Observando
Reportaje del fotógrafo de guerra Chris Hondros, en Liberia durante el 2003
Nadie muere sin haber vivido y, en el caso del fotógrafo de guerra Chris Hondros, con su fallecimiento partió también el testimonio de más de media decena de guerras que aún respiran. El dolor ocupa todo el espectro de la luz, incide en el visor de la cámara; invade el diafragma e inunda el pecho del fotógrafo, fotografiado y espectador.
El dolor posa nítido en la guerra incluso desenfocado. Sierra Leona, Iraq, Kosovo, Liberia, Pakistán. Sus nombres anuncian desastre humanitario, titulares de noticias bélicas y activistas sociales desaparecidos. Hasta ellos viaja Hondros, varias veces al año, para ver el desarrollo del conflicto. En la orla de las naciones desunidas estos países repiten curso por quinta vez: son los más viejos, arrugados por la deshidratación y la guerra.
Ayudó su instantánea de un joven combatiente en una Liberia herida durante 2003 para que las Naciones Unidas tomaran conciencia sobre la perturbadora situación del país africano. Las fotografías de Hondros no ayudan a ver para creer, sino a ver para doler.
Leyendo
En el vientre de la yihab, de Alexandra Gil
Sencilla y rápida. Si es un lector constante, la lectura del libro de la periodista Alexandra Gil, En el vientre de la yihab, no durará mas de una semana. Posiblemente, el mismo periodo de tiempo que tardó la madre de uno de los protagonistas en viajar desde Francia hasta Estambul: para una vez allí, cruzar la frontera hasta Siria, país hacia el que su propio hijo ya emprendió un año y medio antes el mismo viaje; pero con el objetivo de combatir en las filas de Daesh.

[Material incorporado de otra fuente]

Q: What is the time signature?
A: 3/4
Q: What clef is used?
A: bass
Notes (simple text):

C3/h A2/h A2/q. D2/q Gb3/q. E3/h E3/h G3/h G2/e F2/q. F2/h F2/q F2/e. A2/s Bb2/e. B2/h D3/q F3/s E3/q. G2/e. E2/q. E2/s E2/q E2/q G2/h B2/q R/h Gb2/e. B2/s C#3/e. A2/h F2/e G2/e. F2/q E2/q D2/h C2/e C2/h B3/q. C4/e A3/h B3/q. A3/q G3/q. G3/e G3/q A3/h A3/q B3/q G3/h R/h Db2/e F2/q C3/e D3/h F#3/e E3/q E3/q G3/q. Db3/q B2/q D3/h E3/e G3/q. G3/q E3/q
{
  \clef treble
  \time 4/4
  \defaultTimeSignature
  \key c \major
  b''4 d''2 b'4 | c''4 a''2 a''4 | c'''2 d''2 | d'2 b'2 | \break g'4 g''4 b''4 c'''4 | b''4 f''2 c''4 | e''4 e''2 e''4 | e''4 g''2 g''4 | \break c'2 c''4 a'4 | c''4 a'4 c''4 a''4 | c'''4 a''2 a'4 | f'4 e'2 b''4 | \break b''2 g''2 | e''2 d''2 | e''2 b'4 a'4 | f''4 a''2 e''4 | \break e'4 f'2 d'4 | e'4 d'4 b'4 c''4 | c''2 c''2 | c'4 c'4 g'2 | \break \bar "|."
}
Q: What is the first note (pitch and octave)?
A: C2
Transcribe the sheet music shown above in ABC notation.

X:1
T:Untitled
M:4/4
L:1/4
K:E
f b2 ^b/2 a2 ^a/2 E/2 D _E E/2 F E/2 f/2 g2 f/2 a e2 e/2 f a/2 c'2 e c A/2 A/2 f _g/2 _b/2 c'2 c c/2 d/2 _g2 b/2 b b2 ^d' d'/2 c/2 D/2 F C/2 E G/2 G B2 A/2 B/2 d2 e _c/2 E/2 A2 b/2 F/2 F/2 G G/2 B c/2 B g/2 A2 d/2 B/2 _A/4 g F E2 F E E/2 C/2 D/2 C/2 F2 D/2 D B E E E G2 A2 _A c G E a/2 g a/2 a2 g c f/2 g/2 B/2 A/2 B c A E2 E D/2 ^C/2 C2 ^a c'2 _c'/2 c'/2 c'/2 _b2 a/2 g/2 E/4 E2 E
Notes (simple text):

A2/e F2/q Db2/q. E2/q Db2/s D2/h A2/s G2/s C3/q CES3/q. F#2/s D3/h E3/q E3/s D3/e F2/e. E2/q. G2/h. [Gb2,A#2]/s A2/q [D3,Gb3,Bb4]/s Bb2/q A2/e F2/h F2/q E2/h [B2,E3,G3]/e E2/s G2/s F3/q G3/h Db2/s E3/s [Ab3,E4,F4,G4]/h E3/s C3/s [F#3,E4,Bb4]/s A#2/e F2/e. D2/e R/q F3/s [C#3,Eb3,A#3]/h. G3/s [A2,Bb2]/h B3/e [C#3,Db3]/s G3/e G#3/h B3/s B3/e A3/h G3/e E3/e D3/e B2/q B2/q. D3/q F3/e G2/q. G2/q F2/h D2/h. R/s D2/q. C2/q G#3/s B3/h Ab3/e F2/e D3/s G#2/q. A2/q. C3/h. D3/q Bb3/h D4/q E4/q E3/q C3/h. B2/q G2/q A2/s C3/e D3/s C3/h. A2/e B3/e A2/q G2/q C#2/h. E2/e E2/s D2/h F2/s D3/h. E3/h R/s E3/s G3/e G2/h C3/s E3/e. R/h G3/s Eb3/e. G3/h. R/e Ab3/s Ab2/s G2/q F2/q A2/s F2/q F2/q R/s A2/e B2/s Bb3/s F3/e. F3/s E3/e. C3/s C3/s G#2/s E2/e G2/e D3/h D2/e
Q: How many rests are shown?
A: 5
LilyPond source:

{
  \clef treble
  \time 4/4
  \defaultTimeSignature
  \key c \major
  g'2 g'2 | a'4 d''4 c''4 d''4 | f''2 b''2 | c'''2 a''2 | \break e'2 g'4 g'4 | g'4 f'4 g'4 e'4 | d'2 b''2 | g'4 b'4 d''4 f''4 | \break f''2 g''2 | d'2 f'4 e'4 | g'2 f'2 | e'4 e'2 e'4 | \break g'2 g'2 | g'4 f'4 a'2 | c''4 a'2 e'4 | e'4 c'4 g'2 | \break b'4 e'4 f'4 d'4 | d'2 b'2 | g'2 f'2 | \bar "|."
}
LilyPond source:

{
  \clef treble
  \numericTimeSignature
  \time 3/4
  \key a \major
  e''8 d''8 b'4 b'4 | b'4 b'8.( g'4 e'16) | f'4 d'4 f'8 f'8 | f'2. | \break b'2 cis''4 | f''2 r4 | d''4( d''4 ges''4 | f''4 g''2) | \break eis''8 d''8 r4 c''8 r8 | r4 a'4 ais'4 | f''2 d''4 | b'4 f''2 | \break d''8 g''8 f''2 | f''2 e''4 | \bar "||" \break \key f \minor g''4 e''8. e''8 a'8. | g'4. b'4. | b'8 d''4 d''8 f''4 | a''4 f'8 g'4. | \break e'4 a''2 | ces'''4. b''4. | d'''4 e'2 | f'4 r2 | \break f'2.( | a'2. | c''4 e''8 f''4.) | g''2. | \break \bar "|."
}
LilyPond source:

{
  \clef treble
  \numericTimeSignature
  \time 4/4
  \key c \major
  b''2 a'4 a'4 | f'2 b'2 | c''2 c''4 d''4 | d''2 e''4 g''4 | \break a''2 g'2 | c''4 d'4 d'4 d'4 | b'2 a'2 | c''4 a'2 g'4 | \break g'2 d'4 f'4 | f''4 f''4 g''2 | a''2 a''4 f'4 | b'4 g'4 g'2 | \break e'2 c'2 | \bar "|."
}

El libro se compone de testimonios de las familias, en concreto de las madres a excepción de un capítulo en el que la historia es narrada por el progenitor, de aquellos jóvenes que viviendo en Francia o Bélgica decidieron unirse al ejército del Estado Islámico.
Sencilla y rápida. La metamorfosis de estos hijos, hermanos, y amigos tiene explicación. Se lamentan algunas madres ante la periodista de no haber anticipado el giro radical de sus hijos, no haber vigilado con más entusiasmo el cambio de amistades, o no intuir en sus nuevas costumbres religiosas un atisbo de radicalidad infundida por el imán de la mezquita contigua.
Caminando
Casa de la Memoria, Medellín (Colombia)
Enquistada entre muchas comunas, cerca de la Quebrada Santa Bárbara y lejos de la zona cosmopolita, el núcleo moderno El Poblado, encuentra uno caminando la Casa de la Memoria. En mis recuerdos, una entrada amplia con techos muy altos, en la mesa de la recepción un libro de tapa dura poblado de firmas nacionalidades y fechas. Brasil, España, y gringos. En las entrañas del recuerdo, el lóbulo límbico colombiano reconstruye la historia del conflicto a través de los sentidos. Violencia contra la tierra y todas las formas de infertilidad del piso tras el paso de guerrillas, ejército y narcotráfico por las postrimerías de los Andes.
La Casa acoge un glosario de términos en los que niños reescriben la definición de conceptos relacionados con la vida y la guerra.
Paz
“Es el fruto de la tierra que todavía sobrevive”, Daniela Narváez, ocho años; “es para unos que matan mucho”, Jonny Alexander, ocho años.
Niño
“Humano en tamaño pequeño”, Alejandro López, nueve años; “Damnificado de la violencia”, Jorge A. Villegas, once años.